Authors: Xikang Yang, Biyu Zhou, Xuehai Tang, Jizhong Han, Songlin Hu

Published: 2025-07-30

arXiv ID: 2507.22564v1

Added to Library: 2025-07-31 04:00 UTC

Red Teaming Safety

📄 Abstract

Large Language Models (LLMs) demonstrate impressive capabilities across a wide range of tasks, yet their safety mechanisms remain susceptible to adversarial attacks that exploit cognitive biases -- systematic deviations from rational judgment. Unlike prior jailbreaking approaches focused on prompt engineering or algorithmic manipulation, this work highlights the overlooked power of multi-bias interactions in undermining LLM safeguards. We propose CognitiveAttack, a novel red-teaming framework that systematically leverages both individual and combined cognitive biases. By integrating supervised fine-tuning and reinforcement learning, CognitiveAttack generates prompts that embed optimized bias combinations, effectively bypassing safety protocols while maintaining high attack success rates. Experimental results reveal significant vulnerabilities across 30 diverse LLMs, particularly in open-source models. CognitiveAttack achieves a substantially higher attack success rate compared to the SOTA black-box method PAP (60.1% vs. 31.6%), exposing critical limitations in current defense mechanisms. These findings highlight multi-bias interactions as a powerful yet underexplored attack vector. This work introduces a novel interdisciplinary perspective by bridging cognitive science and LLM safety, paving the way for more robust and human-aligned AI systems.

🔍 Key Points

  • CognitiveAttack framework leverages multi-bias interactions to generate adversarial prompts that effectively bypass LLM safety protocols, outperforming state-of-the-art (SOTA) methods significantly.
  • The framework integrates supervised fine-tuning and reinforcement learning to optimize combinations of cognitive biases, demonstrating that synergistic bias interactions yield high attack success rates.
  • Extensive experiments reveal vulnerabilities in 30 diverse LLMs, especially in open-source models, with CognitiveAttack achieving an attack success rate of 60.1%, notably higher than existing methods.
  • The work bridges cognitive science and AI safety, highlighting critical gaps in model defenses against cognitive biases, revealing deeper model cognition flaws that need addressing.

💡 Why This Paper Matters

This paper is essential as it uncovers a novel approach to adversarial attacks on large language models through cognitive biases, a largely unexplored area that combines insights from psychology and AI. By systematically evaluating the vulnerabilities induced by multi-bias interactions, it not only demonstrates significant weaknesses in LLMs but also establishes a new framework for enhancing AI safety mechanisms.

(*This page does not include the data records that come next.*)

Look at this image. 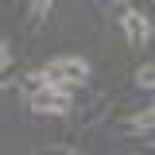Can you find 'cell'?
<instances>
[{
	"label": "cell",
	"mask_w": 155,
	"mask_h": 155,
	"mask_svg": "<svg viewBox=\"0 0 155 155\" xmlns=\"http://www.w3.org/2000/svg\"><path fill=\"white\" fill-rule=\"evenodd\" d=\"M70 109H74L70 85H58V81H43L35 93H31V113H39V116H66Z\"/></svg>",
	"instance_id": "1"
},
{
	"label": "cell",
	"mask_w": 155,
	"mask_h": 155,
	"mask_svg": "<svg viewBox=\"0 0 155 155\" xmlns=\"http://www.w3.org/2000/svg\"><path fill=\"white\" fill-rule=\"evenodd\" d=\"M8 66H12V47L0 39V78H4V70H8Z\"/></svg>",
	"instance_id": "7"
},
{
	"label": "cell",
	"mask_w": 155,
	"mask_h": 155,
	"mask_svg": "<svg viewBox=\"0 0 155 155\" xmlns=\"http://www.w3.org/2000/svg\"><path fill=\"white\" fill-rule=\"evenodd\" d=\"M97 8H101L105 16H113L116 23H120V19L132 12V4H128V0H97Z\"/></svg>",
	"instance_id": "5"
},
{
	"label": "cell",
	"mask_w": 155,
	"mask_h": 155,
	"mask_svg": "<svg viewBox=\"0 0 155 155\" xmlns=\"http://www.w3.org/2000/svg\"><path fill=\"white\" fill-rule=\"evenodd\" d=\"M120 27H124V39H128V47L132 51H143L147 47V39H151V23H147V16L143 12H128V16L120 19Z\"/></svg>",
	"instance_id": "3"
},
{
	"label": "cell",
	"mask_w": 155,
	"mask_h": 155,
	"mask_svg": "<svg viewBox=\"0 0 155 155\" xmlns=\"http://www.w3.org/2000/svg\"><path fill=\"white\" fill-rule=\"evenodd\" d=\"M128 132L151 136V132H155V109H140L136 116H128Z\"/></svg>",
	"instance_id": "4"
},
{
	"label": "cell",
	"mask_w": 155,
	"mask_h": 155,
	"mask_svg": "<svg viewBox=\"0 0 155 155\" xmlns=\"http://www.w3.org/2000/svg\"><path fill=\"white\" fill-rule=\"evenodd\" d=\"M51 4H54V0H35V4H31V16H35V19H43L47 12H51Z\"/></svg>",
	"instance_id": "8"
},
{
	"label": "cell",
	"mask_w": 155,
	"mask_h": 155,
	"mask_svg": "<svg viewBox=\"0 0 155 155\" xmlns=\"http://www.w3.org/2000/svg\"><path fill=\"white\" fill-rule=\"evenodd\" d=\"M136 85L140 89H155V62H147V66L136 70Z\"/></svg>",
	"instance_id": "6"
},
{
	"label": "cell",
	"mask_w": 155,
	"mask_h": 155,
	"mask_svg": "<svg viewBox=\"0 0 155 155\" xmlns=\"http://www.w3.org/2000/svg\"><path fill=\"white\" fill-rule=\"evenodd\" d=\"M47 81H58V85H81L89 78V62L78 54H62V58H51L47 70H43Z\"/></svg>",
	"instance_id": "2"
}]
</instances>
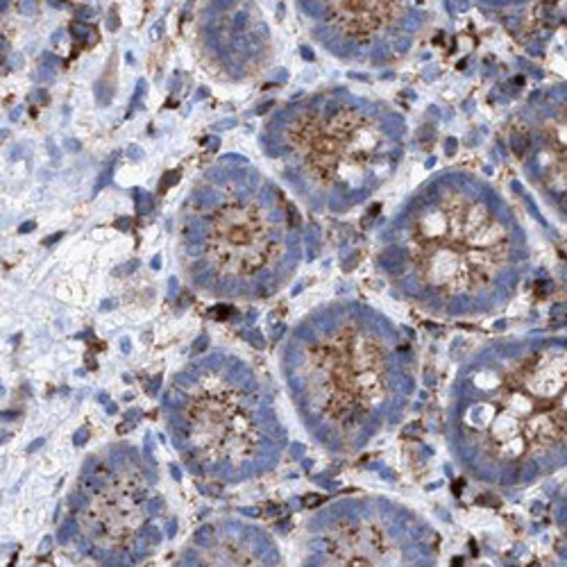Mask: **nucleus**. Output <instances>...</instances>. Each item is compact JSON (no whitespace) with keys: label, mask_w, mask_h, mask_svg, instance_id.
<instances>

🎯 Why It's Interesting for AI Security Researchers

This paper is of great interest to AI security researchers as it provides a new perspective on the intersection of cognitive psychology and machine learning vulnerabilities. With the emergence of NLP technologies in sensitive and high-stakes environments, understanding and mitigating cognitive-based vulnerabilities becomes crucial in the development of safer and more robust AI systems. The findings could guide future research in improving AI defenses and enhancing the alignment of language models with ethical guidelines.